Task requirements:
A: Write out the part of the passage on the special status dispute that starts at "The NDA regime" and ends at "institutions, and so on.".
B: In the passage on the special status dispute, rewrite the paragraph beginning "The NDA regime is in a bind" as a bulleted list that keeps its main facts.

Selected extract:
---+---
Polity in the state is a divided house at a time when an issue of utmost public importance like the special status warrants joint action. The leadership of the TDP and the opposition YSRCP are indulging in verbal abuses and personal attacks in their attempt to gain an upper hand in the political game. The principal parties indeed are expected to rise above political considerations and mend fences for the cause of their home state. The two parties issued separate notices to the Speaker on the no-confidence motion and ended up crossing swords.

‘CM suffers a trust deficit’

Chief Minister N Chandrababu Naidu called for an all-party meeting on Tuesday. YSR Congress and Pawan Kalyan’s Jana Sena stayed away. The Left parties were present and averse to join hands with Naidu. But they all swore to fight for special status as separate entities. CPI (M) state secretary P Madhu said the CM suffers a trust deficit by sharing power with the NDA and that he should share the blame for the pitiable condition of the state.

Chandrababu backed out from the SCS demand and settled for the special package deal. His government used police force against protesters fighting for SCS and implicated many of them in cases. Madhu wanted an explanation from Naidu and demanded that the SCS activists be bailed out from cases as a condition for joint action.

Pawan tweeted that the all-party meeting was held by the CM only as part of a political strategy and suspected Naidu’s commitment. All opposition parties blamed the CM for failing to ensure timely action by bringing on board political parties and civil society organisations.

Political slugfest

YSRCP MP Vijayasai Reddy was quoted in the media as having launched an attack on the CM using derogatory language. In protest, TDP workers burnt effigies of Reddy across the state. Thus, the special status issue became a slugfest between the rival parties.

In a fresh bid to push Naidu into a tight spot, YSRCP gave an ultimatum over the resignation of its MPs before April 6. TDP opposed the resignation move but refused to lag behind in the race. Naidu said at the all-party meeting that he was planning to stage a protest in front of the Parliament in the next 3-4 days. YSRCP’s Jagan Reddy had forced the TDP’s exit from the NDA by serving notices for no-confidence motion a few days ago.

The NDA regime is in a bind over realising the 19 bifurcation related assurances for AP. They include deficit financing, assistance for capital city, Polavaram irrigation project, delimitation of Assembly segments, special package for development of seven backward districts, special railway zone at Visakhapatnam, distribution of assets and institutions, and so on.

The expectations of the Andhra people on these assurances failed to come true even after four years of the NDA government. There are two reasons for this: firstly, the TDP failed to vigorously and militantly pursue the issue as an ally of the NDA. Secondly, the Leader of Opposition failed to play his role in the true sense as he continued to be soft on the NDA while training his guns on the TDP regime. His unsolicited support to the BJP’s candidates in the President and Vice-President elections lends credence to such a suspicion. In addition, Jagan hardly spent his energies towards turning the heat on the NDA.
---+---
Recorded information:

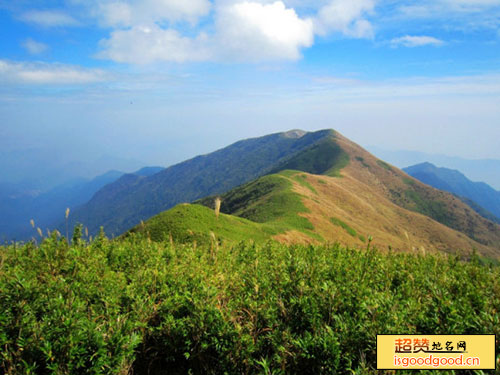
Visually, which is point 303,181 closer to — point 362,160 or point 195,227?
point 195,227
---+---
Results of the tasks:
A:
The NDA regime is in a bind over realising the 19 bifurcation related assurances for AP. They include deficit financing, assistance for capital city, Polavaram irrigation project, delimitation of Assembly segments, special package for development of seven backward districts, special railway zone at Visakhapatnam, distribution of assets and institutions, and so on.

B:
- The NDA government is struggling to deliver on 19 bifurcation-related assurances for AP.
- These assurances include, among others:
  - deficit financing
  - assistance for the capital city
  - the Polavaram irrigation project
  - delimitation of Assembly segments
  - a special package to develop seven backward districts
  - a special railway zone at Visakhapatnam
  - distribution of assets and institutions